• [Passage provided]

....

Abstract
We address the five interlocutors of our article ‘Sociology of fashion: What would Luhmann say?’ in a deliberately dry manner. Their perceptive remarks concern both the limitations of our expanded systems-theoretical approach and the rich potential it offers for future conceptual and empirical exploration. While reiterating the partial incommensurability between a systems-theoretical perspective on fashion and the premises underlying several responses – particularly the systems-theoretical view that interaction, rather than the individual, constitutes the lower threshold of social analysis – we nonetheless attend closely to those remarks that can be productively examined through a Luhmannian lens.
Keywords
Niklas Luhmann's favorite drink was a Riesling wine. We found it fitting to celebrate the publication of this article and the rich conversation it sparked in Dialogues in Sociology over a shared bottle of this white wine. Luhmann, after all, preferred his wine like his sociological analysis: dry. We follow the same path, offering our arguments in a style as dry and undressed as Luhmann's preferred wine.
We read the five responses to our article ‘Sociology of fashion: What would Luhmann say?’ (Van de Peer and Laermans, 2025) with great interest, paying close attention both to the rich potential for future conceptual and empirical exploration that several interlocutors carefully outline, and to the perceptive remarks concerning the limitations of our expanded systems-theoretical approach. We will address these comments selectively, leaving several pertinent observations unanswered. Before turning to more specific points, we would first like to emphasize the substantial differences – indeed, in some respects the incommensurability – between a systems-theoretical perspective on fashion and the premises underlying several of the responses.

....

• [Raw data]
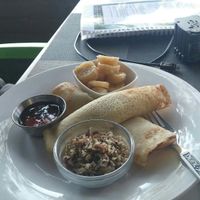 Pancakes with walnuts, maple syrup, and bananas at The Secret Garden in Benoni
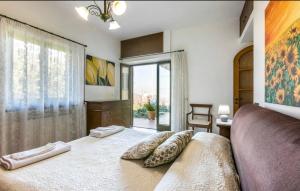 a bedroom with a bed with two pillows on it at Villa Due Golfi in Colli di Fontanelle
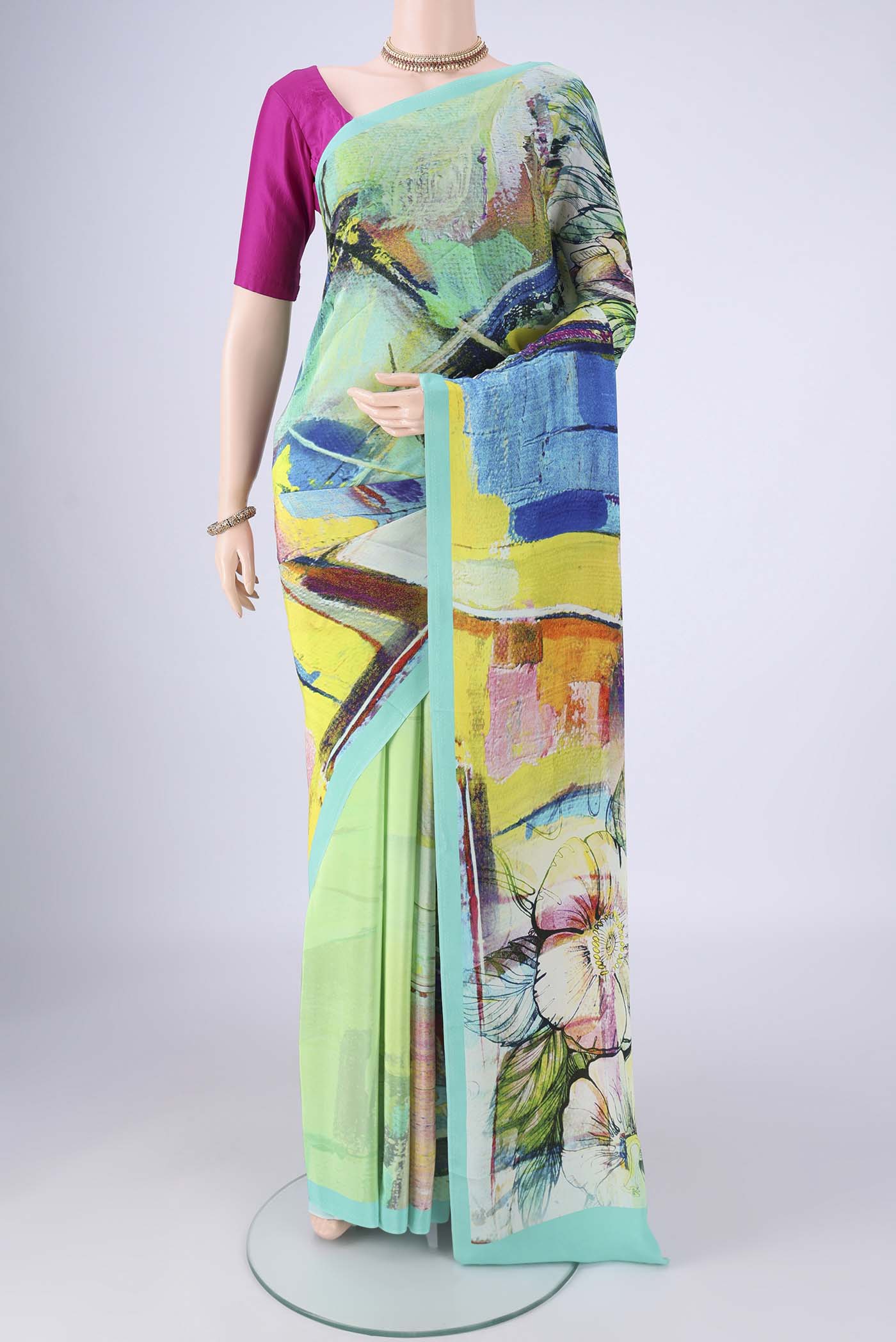 Multi Color Mysore Crepe Saree with Printed design on the body and Printed Border.  displayed on a mannequin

....

• [Exercise set]
(a) Can you rewrite the paragraph of the Luhmann fashion reply above that begins "Niklas Luhmann's favorite drink" more briefly, keeping its main facts?
(b) Repeat word for word the part of the Luhmann fashion reply that starts at "We read the" and ends at "of the responses.".
(c) What comes next in the reply on Luhmann and the sociology of fashion? Write a continuation that picks up after its final sentence.

• [Answers below]
(a) Luhmann's favorite drink was Riesling, a white wine. The authors celebrated the article's publication, and the conversation it sparked in Dialogues in Sociology, over a shared bottle of it. Because Luhmann liked both his wine and his sociological analysis dry, they present their arguments in the same dry, undressed style.

(b)
We read the five responses to our article ‘Sociology of fashion: What would Luhmann say?’ (Van de Peer and Laermans, 2025) with great interest, paying close attention both to the rich potential for future conceptual and empirical exploration that several interlocutors carefully outline, and to the perceptive remarks concerning the limitations of our expanded systems-theoretical approach. We will address these comments selectively, leaving several pertinent observations unanswered. Before turning to more specific points, we would first like to emphasize the substantial differences – indeed, in some respects the incommensurability – between a systems-theoretical perspective on fashion and the premises underlying several of the responses.

(c)
First, Luhmann's analytical mode of reasoning, with its strong emphasis on conceptual distinctions and its focus on functional or horizontal differentiation, cannot be easily reconciled with the critical perspective that informs most of the commentaries, most explicitly those of Marco Pedroni (2025) and Tommy Tse (2025; see, however, Amstutz and Fischer-Lescano, 2013). Systems theory does not, of course, deny the existence of power asymmetries along dimensions such as class, gender, and race. However, these structural inequalities, or forms of vertical differentiation, assume different configurations within distinct subsystems according to the code that predominates in each, such as payment versus non-payment (economic inequality), passing or failing exams (educational inequality), and so forth (Luhmann, 2012).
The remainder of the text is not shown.